(Rows of spatial query data)
------------------------------------------------------------
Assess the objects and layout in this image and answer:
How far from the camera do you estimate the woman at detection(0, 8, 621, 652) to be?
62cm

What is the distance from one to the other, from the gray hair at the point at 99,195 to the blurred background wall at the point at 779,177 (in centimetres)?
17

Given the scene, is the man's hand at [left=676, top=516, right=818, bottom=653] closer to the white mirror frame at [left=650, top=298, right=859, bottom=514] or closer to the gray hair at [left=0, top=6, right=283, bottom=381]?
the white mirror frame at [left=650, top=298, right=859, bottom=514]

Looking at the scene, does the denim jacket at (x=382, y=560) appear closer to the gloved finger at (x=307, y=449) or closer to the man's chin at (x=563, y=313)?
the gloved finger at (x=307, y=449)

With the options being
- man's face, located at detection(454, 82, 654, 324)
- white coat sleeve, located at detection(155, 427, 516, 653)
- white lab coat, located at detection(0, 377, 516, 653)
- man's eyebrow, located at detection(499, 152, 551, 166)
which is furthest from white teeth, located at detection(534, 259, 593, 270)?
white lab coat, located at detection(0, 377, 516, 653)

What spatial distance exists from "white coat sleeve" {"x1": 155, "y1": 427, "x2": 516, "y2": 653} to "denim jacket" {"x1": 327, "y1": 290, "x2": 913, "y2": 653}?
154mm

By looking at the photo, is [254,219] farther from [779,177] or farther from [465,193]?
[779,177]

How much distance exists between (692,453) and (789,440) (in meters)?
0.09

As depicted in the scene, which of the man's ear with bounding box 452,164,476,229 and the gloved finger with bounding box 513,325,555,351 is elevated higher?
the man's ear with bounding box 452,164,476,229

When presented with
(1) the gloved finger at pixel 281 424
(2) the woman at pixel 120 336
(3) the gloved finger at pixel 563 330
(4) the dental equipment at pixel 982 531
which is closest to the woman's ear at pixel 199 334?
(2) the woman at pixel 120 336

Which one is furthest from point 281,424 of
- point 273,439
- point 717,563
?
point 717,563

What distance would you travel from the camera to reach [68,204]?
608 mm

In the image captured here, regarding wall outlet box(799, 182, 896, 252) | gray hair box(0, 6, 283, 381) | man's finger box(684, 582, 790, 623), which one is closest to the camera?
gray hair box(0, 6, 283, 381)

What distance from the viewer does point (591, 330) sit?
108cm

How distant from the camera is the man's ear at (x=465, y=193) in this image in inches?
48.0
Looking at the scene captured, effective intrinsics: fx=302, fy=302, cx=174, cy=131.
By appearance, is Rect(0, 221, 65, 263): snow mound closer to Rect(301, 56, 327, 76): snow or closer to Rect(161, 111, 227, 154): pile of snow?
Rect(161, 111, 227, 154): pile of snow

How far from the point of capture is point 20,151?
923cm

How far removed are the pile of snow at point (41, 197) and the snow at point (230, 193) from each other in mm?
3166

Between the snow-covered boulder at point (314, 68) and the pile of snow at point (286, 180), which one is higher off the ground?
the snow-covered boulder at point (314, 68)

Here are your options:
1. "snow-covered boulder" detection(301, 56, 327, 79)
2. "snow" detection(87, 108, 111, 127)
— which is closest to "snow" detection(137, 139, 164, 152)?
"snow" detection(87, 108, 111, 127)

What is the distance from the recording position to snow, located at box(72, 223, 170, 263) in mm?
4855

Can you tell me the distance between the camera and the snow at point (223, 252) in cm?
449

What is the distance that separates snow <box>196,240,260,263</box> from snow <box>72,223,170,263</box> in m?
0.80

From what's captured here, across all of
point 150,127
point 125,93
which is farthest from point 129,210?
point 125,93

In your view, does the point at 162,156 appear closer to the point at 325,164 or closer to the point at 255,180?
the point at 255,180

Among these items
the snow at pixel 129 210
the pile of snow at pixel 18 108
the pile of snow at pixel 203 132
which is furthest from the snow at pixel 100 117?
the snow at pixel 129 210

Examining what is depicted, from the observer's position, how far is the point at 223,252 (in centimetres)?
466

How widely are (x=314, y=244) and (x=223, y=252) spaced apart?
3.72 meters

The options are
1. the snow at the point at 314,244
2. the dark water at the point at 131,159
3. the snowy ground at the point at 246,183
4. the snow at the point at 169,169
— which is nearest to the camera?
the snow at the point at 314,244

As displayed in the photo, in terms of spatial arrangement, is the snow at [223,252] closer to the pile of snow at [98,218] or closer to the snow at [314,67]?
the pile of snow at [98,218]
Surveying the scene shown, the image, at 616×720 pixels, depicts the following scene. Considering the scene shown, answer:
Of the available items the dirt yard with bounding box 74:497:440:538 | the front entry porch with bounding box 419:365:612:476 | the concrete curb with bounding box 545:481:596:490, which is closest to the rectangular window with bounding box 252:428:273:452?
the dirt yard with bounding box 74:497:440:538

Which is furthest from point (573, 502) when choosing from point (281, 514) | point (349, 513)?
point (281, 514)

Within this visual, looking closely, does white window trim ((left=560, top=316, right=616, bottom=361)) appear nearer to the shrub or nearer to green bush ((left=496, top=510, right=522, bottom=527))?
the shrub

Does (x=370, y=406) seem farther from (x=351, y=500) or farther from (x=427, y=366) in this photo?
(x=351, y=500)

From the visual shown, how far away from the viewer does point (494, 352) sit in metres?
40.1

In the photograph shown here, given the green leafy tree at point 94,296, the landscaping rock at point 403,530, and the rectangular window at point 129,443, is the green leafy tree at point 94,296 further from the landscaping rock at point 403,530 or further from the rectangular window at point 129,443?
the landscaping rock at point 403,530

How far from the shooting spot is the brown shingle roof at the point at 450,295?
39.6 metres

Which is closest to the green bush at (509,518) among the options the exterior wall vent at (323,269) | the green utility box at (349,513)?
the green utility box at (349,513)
------------------------------------------------------------
* **TASK GOAL**: Rewrite all of the entries above, substituting "blue jacket" for each occurrence of "denim jacket" and leaving everything else untouched.

* **OUTPUT FOR THIS TASK**:
Assess the objects and layout in this image and answer:
How far from the camera do you estimate the woman at detection(0, 8, 621, 652) to be?
62cm

What is the distance from one to the other, from the gray hair at the point at 99,195 to the blurred background wall at the point at 779,177 (in centimetres)?
17

Given the scene, is the man's hand at [left=676, top=516, right=818, bottom=653] closer to the white mirror frame at [left=650, top=298, right=859, bottom=514] or closer to the gray hair at [left=0, top=6, right=283, bottom=381]?
the white mirror frame at [left=650, top=298, right=859, bottom=514]

Looking at the scene, does the blue jacket at (x=382, y=560) appear closer to the gloved finger at (x=307, y=449) or closer to the man's chin at (x=563, y=313)?
the gloved finger at (x=307, y=449)

With the options being
- man's face, located at detection(454, 82, 654, 324)
- white coat sleeve, located at detection(155, 427, 516, 653)
- white lab coat, located at detection(0, 377, 516, 653)
- man's eyebrow, located at detection(499, 152, 551, 166)
which is furthest from white teeth, located at detection(534, 259, 593, 270)?
white lab coat, located at detection(0, 377, 516, 653)

What spatial distance exists from "white coat sleeve" {"x1": 155, "y1": 427, "x2": 516, "y2": 653} to "blue jacket" {"x1": 327, "y1": 290, "x2": 913, "y2": 653}?
154mm

By looking at the photo, is [254,219] farther from [779,177] or farther from [465,193]?
[779,177]

How much distance exists between (692,453) and (789,440) (in meters)?
0.09

As depicted in the scene, which of the man's ear with bounding box 452,164,476,229 and the gloved finger with bounding box 513,325,555,351 is elevated higher?
the man's ear with bounding box 452,164,476,229

When presented with
(1) the gloved finger at pixel 281 424
(2) the woman at pixel 120 336
(3) the gloved finger at pixel 563 330
(4) the dental equipment at pixel 982 531
which is closest to the woman's ear at pixel 199 334?
(2) the woman at pixel 120 336

Which one is furthest from point 281,424 of
- point 273,439
- point 717,563
?
point 717,563

What distance would you travel from the camera to reach [68,204]?
608 mm

In the image captured here, regarding wall outlet box(799, 182, 896, 252) | gray hair box(0, 6, 283, 381) | man's finger box(684, 582, 790, 623), which one is closest to the camera?
gray hair box(0, 6, 283, 381)

What distance from the viewer does point (591, 330) sit?
108cm

How distant from the camera is the man's ear at (x=465, y=193) in this image in inches?
48.0
Looking at the scene captured, effective intrinsics: fx=302, fy=302, cx=174, cy=131.
By appearance, is Rect(0, 221, 65, 263): snow mound closer to Rect(301, 56, 327, 76): snow or closer to Rect(161, 111, 227, 154): pile of snow?
Rect(161, 111, 227, 154): pile of snow

How far from the point of capture is point 20,151?
923cm

How far removed are the pile of snow at point (41, 197) and the snow at point (230, 193) from each other in mm?
3166

Between the snow-covered boulder at point (314, 68) and the pile of snow at point (286, 180), which one is higher off the ground?
the snow-covered boulder at point (314, 68)

Here are your options:
1. "snow-covered boulder" detection(301, 56, 327, 79)
2. "snow" detection(87, 108, 111, 127)
— which is closest to "snow" detection(137, 139, 164, 152)?
"snow" detection(87, 108, 111, 127)

What is the distance from the recording position to snow, located at box(72, 223, 170, 263) in mm?
4855

Can you tell me the distance between the camera and the snow at point (223, 252) in cm?
449

What is the distance that separates snow <box>196,240,260,263</box> from snow <box>72,223,170,263</box> in m?
0.80

From what's captured here, across all of
point 150,127
point 125,93
which is farthest from point 129,210?
point 125,93

In your view, does the point at 162,156 appear closer to the point at 325,164 or closer to the point at 255,180?
the point at 255,180

Among these items
the snow at pixel 129 210
the pile of snow at pixel 18 108
the pile of snow at pixel 203 132
which is furthest from the snow at pixel 100 117?
the snow at pixel 129 210

Examining what is depicted, from the observer's position, how far is the point at 223,252 (in centimetres)?
466

How widely are (x=314, y=244) and (x=223, y=252) spaced apart?
3.72 meters

The options are
1. the snow at the point at 314,244
2. the dark water at the point at 131,159
3. the snowy ground at the point at 246,183
4. the snow at the point at 169,169
— which is nearest to the camera?
the snow at the point at 314,244

As displayed in the photo, in terms of spatial arrangement, is the snow at [223,252] closer to the pile of snow at [98,218] or closer to the snow at [314,67]?
the pile of snow at [98,218]
Surveying the scene shown, the image, at 616×720 pixels, depicts the following scene. Considering the scene shown, answer:
Of the available items the dirt yard with bounding box 74:497:440:538 | the front entry porch with bounding box 419:365:612:476 | the concrete curb with bounding box 545:481:596:490, which is closest to the rectangular window with bounding box 252:428:273:452?
the dirt yard with bounding box 74:497:440:538

Which is furthest from point (573, 502) when choosing from point (281, 514) | point (349, 513)?
point (281, 514)

Within this visual, looking closely, does white window trim ((left=560, top=316, right=616, bottom=361)) appear nearer to the shrub or nearer to green bush ((left=496, top=510, right=522, bottom=527))?
the shrub

Does (x=370, y=406) seem farther from (x=351, y=500) or farther from (x=427, y=366) in this photo?
(x=351, y=500)

From the visual shown, how far away from the viewer does point (494, 352) sit in metres?
40.1

In the photograph shown here, given the green leafy tree at point 94,296, the landscaping rock at point 403,530, and the rectangular window at point 129,443, is the green leafy tree at point 94,296 further from the landscaping rock at point 403,530 or further from the rectangular window at point 129,443?
the landscaping rock at point 403,530

How far from the shooting spot is the brown shingle roof at the point at 450,295?
39.6 metres

Which is closest to the green bush at (509,518) among the options the exterior wall vent at (323,269) | the green utility box at (349,513)?
the green utility box at (349,513)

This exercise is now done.